SUPPLIED DATA
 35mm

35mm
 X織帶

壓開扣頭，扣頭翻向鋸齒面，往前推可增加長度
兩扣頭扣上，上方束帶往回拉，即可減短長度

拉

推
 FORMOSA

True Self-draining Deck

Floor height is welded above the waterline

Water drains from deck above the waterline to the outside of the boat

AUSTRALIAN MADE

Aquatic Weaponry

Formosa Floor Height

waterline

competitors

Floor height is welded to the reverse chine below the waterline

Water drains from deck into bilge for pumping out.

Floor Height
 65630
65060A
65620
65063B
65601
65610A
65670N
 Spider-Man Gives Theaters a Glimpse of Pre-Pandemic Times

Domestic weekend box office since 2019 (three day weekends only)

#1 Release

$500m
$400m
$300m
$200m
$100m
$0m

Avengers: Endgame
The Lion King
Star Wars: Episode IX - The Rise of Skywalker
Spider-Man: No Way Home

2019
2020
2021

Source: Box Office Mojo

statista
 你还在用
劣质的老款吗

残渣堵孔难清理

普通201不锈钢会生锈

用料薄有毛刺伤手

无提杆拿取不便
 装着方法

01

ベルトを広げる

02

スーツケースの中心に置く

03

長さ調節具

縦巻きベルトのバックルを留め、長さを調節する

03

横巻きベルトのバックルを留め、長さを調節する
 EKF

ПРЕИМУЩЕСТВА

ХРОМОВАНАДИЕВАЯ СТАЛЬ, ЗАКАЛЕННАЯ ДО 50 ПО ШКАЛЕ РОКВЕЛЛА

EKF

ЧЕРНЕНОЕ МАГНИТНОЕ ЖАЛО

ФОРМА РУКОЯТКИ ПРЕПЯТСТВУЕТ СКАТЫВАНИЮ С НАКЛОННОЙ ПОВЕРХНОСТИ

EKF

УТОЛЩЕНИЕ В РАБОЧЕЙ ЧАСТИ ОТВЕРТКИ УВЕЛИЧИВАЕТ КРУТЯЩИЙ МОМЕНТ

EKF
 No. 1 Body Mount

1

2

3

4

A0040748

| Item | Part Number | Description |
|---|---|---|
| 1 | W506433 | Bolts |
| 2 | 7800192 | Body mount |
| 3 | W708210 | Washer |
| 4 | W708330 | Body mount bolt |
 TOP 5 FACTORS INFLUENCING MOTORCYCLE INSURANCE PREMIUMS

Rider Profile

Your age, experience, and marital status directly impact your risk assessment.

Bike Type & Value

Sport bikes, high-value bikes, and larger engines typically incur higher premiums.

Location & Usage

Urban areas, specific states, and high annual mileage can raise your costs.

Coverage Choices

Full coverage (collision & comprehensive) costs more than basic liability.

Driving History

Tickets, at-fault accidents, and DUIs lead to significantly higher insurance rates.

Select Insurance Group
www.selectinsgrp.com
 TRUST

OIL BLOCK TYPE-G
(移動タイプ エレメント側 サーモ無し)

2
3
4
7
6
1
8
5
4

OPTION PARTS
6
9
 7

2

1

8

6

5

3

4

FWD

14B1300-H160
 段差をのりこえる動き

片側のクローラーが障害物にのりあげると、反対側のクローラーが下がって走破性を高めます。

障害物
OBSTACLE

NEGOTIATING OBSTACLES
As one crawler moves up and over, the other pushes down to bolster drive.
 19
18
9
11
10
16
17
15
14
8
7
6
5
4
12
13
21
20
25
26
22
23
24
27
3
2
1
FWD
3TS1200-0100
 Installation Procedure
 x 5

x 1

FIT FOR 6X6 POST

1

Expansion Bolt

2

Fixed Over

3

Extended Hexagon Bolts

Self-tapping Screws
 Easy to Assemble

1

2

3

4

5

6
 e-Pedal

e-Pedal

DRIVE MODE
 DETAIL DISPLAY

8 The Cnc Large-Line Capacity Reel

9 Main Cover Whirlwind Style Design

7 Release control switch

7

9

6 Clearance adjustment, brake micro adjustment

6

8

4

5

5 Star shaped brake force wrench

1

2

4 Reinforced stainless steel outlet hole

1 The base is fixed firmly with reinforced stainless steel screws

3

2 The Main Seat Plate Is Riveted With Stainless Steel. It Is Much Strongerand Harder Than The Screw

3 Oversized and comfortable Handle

REQUIRED WORK
Take the stretch of lines above from the one containing "OPTION PARTS" through the one containing "3TS1200-0100" and repeat it exactly, adding no other line.

ANSWER TO THE EXERCISE
OPTION PARTS
6
9
 7

2

1

8

6

5

3

4

FWD

14B1300-H160
 段差をのりこえる動き

片側のクローラーが障害物にのりあげると、反対側のクローラーが下がって走破性を高めます。

障害物
OBSTACLE

NEGOTIATING OBSTACLES
As one crawler moves up and over, the other pushes down to bolster drive.
 19
18
9
11
10
16
17
15
14
8
7
6
5
4
12
13
21
20
25
26
22
23
24
27
3
2
1
FWD
3TS1200-0100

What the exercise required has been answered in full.